▶ **PASSAGE PROVIDED**
----------

BAMAKO, Mali — Soldiers arrested Mali’s prime minister at his residence late Monday night, signaling new turmoil in a West African nation racked by military interference and an Islamist takeover in the north.







Associated Press

Prime Minister Cheikh Modibo Diarra appeared on state television and announced his government’s resignation on Tuesday.







Hours later, Prime Minister Cheikh Modibo Diarra appeared grim-faced on national television to announce his government’s resignation. A spokesman for soldiers who seized power earlier in the year — and later nominally relinquished it to Mr. Diarra — confirmed the prime minister’s arrest on Tuesday morning, accusing him of “playing a personal agenda” while the country faced a crisis in the north. The soldiers arrived at Mr. Diarra’s home around 11 p.m. Monday as he was preparing for a flight to Paris for a medical checkup, said the military spokesman, Bakary Mariko. The prime minister was taken to the military encampment at Kati, just outside Bamako, the capital, where Capt. Amadou Sanogo, the officer who led the March military coup, and others told him “there were proofs against him that he was calling for subversion,” Mr. Mariko said.


On Tuesday morning, the streets of Bamako appeared calm following what appeared to be the country’s second coup d’état in less than a year. But the new upheaval is likely to be considered a setback to Western efforts to help Mali regain control of territory lost to Qaeda-linked militants earlier in the year.

----------

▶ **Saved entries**
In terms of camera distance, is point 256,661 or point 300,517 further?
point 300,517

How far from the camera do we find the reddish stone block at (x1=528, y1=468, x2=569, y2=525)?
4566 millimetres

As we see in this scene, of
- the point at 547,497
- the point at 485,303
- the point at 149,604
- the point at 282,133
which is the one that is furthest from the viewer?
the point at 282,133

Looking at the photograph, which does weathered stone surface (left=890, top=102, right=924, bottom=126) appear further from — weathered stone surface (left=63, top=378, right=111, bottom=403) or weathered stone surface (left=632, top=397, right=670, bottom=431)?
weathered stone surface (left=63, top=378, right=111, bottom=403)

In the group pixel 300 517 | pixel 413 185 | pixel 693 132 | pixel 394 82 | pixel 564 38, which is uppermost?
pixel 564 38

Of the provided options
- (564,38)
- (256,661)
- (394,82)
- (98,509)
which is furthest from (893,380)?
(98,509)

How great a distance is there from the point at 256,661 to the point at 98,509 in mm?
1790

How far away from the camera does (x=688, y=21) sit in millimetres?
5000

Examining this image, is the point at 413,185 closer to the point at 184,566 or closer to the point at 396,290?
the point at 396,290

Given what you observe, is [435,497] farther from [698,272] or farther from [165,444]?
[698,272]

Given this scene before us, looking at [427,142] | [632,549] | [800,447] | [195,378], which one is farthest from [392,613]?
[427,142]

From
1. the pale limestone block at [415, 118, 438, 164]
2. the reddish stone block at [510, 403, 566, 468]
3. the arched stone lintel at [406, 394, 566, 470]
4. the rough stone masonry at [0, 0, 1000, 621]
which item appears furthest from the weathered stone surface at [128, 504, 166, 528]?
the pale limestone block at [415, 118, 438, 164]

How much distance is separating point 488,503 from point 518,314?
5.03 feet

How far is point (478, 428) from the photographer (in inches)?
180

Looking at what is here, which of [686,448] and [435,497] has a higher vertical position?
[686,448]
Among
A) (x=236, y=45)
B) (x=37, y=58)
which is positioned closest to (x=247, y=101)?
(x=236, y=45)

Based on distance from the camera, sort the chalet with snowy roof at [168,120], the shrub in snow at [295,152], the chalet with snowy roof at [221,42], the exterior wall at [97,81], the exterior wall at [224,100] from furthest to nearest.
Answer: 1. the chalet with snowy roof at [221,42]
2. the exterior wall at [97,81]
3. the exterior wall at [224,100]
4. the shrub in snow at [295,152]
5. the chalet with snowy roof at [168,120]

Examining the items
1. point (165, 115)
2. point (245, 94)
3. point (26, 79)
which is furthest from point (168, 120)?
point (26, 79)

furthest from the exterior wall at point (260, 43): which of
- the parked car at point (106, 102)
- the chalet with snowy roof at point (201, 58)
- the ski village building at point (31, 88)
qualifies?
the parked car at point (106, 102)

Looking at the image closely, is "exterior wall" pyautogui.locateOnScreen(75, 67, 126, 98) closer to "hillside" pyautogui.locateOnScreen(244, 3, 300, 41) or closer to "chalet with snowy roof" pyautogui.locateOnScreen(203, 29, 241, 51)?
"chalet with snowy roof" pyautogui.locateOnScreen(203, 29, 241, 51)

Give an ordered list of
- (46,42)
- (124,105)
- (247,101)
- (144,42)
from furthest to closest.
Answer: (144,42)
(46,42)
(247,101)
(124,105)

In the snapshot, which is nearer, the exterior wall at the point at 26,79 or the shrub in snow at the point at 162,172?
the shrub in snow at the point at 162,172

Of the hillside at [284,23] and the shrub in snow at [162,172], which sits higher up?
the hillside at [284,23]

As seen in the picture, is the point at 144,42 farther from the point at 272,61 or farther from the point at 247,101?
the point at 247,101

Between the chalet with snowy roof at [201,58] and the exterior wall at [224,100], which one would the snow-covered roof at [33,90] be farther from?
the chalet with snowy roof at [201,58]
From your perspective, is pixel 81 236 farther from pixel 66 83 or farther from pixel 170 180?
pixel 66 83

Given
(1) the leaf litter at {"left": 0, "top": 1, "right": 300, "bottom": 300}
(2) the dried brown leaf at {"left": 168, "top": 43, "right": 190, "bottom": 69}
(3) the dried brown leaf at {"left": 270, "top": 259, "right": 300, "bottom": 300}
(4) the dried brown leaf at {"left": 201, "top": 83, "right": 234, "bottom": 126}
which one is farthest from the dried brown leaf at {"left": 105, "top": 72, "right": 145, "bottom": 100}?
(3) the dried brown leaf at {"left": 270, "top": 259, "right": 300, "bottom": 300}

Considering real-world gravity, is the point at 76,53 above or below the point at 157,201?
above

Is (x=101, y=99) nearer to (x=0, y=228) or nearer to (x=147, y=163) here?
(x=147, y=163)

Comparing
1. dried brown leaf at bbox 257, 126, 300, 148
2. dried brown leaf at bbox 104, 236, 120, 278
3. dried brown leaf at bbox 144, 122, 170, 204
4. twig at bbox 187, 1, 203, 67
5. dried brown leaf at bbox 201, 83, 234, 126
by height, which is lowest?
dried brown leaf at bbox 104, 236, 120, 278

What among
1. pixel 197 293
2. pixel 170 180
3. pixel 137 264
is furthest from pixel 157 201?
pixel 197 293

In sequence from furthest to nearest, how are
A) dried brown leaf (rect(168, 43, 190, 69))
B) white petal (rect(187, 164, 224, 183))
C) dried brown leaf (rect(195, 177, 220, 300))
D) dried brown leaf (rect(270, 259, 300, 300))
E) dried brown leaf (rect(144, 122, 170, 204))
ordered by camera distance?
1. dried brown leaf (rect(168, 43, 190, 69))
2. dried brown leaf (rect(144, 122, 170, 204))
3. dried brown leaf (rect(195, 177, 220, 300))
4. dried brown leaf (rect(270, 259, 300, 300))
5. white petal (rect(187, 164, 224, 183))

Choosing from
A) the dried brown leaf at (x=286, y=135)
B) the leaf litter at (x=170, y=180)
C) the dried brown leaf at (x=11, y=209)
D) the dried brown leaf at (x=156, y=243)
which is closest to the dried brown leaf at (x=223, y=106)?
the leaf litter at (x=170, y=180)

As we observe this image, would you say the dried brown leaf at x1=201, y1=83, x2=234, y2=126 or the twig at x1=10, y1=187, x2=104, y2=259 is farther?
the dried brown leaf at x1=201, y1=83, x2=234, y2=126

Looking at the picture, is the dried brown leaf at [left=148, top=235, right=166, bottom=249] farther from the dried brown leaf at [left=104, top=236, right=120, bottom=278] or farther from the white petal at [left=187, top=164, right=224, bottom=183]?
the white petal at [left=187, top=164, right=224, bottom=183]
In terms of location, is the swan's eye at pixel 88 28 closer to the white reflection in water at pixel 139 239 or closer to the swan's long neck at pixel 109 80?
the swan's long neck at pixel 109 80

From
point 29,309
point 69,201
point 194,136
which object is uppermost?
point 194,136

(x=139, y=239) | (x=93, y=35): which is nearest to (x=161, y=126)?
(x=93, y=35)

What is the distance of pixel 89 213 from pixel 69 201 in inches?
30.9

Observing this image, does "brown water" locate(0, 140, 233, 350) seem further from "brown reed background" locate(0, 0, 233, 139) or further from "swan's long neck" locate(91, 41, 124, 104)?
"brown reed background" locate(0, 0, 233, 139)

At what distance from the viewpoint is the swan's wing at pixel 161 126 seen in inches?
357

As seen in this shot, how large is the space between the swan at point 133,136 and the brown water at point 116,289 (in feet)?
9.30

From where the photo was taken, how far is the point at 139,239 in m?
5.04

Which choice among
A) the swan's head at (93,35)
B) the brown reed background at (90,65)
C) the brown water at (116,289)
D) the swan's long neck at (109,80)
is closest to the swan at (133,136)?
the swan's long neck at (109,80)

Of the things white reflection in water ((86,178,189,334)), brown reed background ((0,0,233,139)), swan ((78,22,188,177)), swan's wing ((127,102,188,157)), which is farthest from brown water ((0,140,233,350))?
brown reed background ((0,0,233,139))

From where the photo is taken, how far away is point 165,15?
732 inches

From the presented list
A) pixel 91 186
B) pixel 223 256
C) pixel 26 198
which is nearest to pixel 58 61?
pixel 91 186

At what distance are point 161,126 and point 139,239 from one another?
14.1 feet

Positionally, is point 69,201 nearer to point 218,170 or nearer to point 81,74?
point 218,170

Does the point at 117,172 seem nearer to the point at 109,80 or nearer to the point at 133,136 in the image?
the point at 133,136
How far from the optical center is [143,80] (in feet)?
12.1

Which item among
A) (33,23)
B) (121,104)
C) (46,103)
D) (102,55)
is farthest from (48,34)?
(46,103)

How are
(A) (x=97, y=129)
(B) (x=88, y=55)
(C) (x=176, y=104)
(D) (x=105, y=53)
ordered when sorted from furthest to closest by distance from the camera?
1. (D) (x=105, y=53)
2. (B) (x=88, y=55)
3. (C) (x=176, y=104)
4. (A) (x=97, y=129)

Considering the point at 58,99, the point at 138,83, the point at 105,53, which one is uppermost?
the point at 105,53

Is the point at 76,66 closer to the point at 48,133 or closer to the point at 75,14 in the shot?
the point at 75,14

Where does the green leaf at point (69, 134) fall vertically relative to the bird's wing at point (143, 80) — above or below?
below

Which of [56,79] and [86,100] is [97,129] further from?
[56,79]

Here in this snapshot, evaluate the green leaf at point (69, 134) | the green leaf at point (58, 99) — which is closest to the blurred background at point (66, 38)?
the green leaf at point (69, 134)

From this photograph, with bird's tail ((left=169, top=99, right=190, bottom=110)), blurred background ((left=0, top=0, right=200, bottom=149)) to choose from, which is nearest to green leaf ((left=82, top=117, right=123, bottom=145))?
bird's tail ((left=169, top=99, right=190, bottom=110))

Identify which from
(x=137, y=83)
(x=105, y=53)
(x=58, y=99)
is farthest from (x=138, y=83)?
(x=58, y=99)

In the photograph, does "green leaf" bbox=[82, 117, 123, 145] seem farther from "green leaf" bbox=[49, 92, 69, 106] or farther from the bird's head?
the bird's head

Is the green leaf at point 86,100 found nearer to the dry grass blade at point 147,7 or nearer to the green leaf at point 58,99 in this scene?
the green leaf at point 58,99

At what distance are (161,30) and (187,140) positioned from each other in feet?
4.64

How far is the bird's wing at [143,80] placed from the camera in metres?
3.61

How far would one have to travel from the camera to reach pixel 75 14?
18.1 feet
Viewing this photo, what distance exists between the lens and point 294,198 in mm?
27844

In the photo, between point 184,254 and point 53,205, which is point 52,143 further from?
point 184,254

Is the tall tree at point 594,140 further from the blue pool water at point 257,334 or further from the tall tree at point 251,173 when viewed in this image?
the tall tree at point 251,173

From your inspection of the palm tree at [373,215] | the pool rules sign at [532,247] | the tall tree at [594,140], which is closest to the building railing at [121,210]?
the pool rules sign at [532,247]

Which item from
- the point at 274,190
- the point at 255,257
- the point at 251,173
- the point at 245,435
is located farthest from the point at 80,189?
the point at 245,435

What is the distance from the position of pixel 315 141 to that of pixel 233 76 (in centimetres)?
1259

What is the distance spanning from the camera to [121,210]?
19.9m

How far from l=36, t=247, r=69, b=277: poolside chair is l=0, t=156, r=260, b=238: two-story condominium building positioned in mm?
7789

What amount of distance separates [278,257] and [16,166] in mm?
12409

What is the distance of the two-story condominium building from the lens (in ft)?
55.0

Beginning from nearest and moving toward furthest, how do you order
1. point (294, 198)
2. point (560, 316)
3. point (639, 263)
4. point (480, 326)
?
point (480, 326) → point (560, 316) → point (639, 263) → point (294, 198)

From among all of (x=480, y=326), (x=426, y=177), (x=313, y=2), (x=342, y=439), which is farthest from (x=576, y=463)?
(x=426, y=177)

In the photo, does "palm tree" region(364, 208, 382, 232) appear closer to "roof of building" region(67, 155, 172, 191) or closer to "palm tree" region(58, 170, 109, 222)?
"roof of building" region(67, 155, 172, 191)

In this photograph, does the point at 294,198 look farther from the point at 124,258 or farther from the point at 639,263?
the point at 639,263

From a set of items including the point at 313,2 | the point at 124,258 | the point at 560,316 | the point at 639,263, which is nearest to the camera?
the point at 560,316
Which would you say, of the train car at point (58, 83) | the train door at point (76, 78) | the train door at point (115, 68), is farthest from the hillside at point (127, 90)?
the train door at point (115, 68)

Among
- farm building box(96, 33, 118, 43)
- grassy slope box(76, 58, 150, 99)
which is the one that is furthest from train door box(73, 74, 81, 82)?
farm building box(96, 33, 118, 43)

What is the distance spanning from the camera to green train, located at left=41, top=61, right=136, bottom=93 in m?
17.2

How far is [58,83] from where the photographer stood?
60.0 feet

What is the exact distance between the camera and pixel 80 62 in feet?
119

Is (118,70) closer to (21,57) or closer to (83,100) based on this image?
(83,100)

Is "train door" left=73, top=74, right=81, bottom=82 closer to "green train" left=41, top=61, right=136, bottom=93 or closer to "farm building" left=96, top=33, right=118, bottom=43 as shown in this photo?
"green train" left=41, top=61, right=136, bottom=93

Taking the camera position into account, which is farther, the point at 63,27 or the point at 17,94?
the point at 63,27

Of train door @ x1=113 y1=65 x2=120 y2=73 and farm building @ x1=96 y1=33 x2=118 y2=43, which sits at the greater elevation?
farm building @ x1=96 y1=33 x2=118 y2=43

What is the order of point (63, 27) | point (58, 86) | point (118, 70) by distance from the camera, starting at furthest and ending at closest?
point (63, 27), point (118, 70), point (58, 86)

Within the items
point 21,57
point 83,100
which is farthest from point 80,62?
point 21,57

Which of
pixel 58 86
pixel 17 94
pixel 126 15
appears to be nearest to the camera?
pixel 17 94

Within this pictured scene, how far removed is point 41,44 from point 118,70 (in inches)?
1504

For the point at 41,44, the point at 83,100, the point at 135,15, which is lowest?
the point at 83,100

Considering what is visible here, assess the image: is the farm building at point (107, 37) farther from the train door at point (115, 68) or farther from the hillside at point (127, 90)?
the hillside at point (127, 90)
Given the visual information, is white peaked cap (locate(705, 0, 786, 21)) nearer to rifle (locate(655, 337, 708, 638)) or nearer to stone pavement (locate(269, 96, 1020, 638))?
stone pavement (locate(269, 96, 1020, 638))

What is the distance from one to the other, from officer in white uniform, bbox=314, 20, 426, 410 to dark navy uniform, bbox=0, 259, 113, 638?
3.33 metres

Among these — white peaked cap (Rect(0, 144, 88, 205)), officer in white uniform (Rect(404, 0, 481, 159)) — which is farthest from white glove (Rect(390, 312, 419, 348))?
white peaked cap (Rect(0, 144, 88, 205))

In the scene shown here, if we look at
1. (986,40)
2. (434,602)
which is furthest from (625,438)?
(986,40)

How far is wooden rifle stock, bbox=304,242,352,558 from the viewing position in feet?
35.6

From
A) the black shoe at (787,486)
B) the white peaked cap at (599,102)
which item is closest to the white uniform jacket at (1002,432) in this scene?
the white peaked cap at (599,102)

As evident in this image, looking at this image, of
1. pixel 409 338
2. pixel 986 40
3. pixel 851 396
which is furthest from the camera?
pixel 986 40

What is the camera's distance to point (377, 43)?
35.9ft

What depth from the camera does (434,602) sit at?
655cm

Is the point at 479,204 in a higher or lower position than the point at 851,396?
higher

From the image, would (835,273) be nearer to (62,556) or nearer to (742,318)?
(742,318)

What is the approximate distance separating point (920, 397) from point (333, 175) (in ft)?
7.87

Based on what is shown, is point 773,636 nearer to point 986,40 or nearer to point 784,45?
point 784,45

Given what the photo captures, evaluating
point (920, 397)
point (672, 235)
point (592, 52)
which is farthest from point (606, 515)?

----------

▶ **PROBLEMS AND TASKS**
1. What is the Spanish translation of this sentence from the report on the Mali prime minister's arrest: "On Tuesday morning, the streets of Bamako appeared calm following what appeared to be the country’s second coup d’état in less than a year."
2. Could you carry the report on the Mali prime minister's arrest forward from its last sentence?

▶ **RESPONSES BY ITEM NUMBER**
1. El martes por la mañana, las calles de Bamako parecían tranquilas tras lo que parecía ser el segundo golpe de Estado del país en menos de un año.

2.
The West has watched with growing alarm as Islamist radicals have constructed a stronghold in the country’s vast north. The United Nations, regional African bodies, France and the United States have tried to aid the faltering Malian Army in a military strike to take back the lost north. Those efforts have so far not coalesced into a coherent plan, despite numerous meetings and United Nations resolutions. More meetings at the United Nations are planned for later this month.


The latest political turmoil in the capital will almost certainly slow down any campaign in the north, however. Already, the United States has expressed reluctance to provide too much direct military assistance, given the shakiness of the political order here. Those doubts are only likely to increase following the latest upheaval.


Mr. Diarra — appointed last spring as a caretaker prime minister until new elections could be organized — was known to disagree with Captain Sanogo on military policy.


He has been an advocate of immediate international military assistance to recapture the north from the Islamists. Captain Sanogo has rebuffed suggestions that the Malian military is incapable of handling the job on its own. Indeed, the captain for weeks resisted the notion that troops from other African nations should even approach the capital.


While Mr. Diarra has made the rounds of foreign capitals, pleading for help to fight the increasingly aggressive Islamists, military leaders have remained at the Kati base, grumbling.


That conflict was evident in the declarations of the military’s spokesman on Tuesday. “Since he has been in power, he has been working simply to position his own family,” Mr. Mariko said. “There has been a paralysis in government.”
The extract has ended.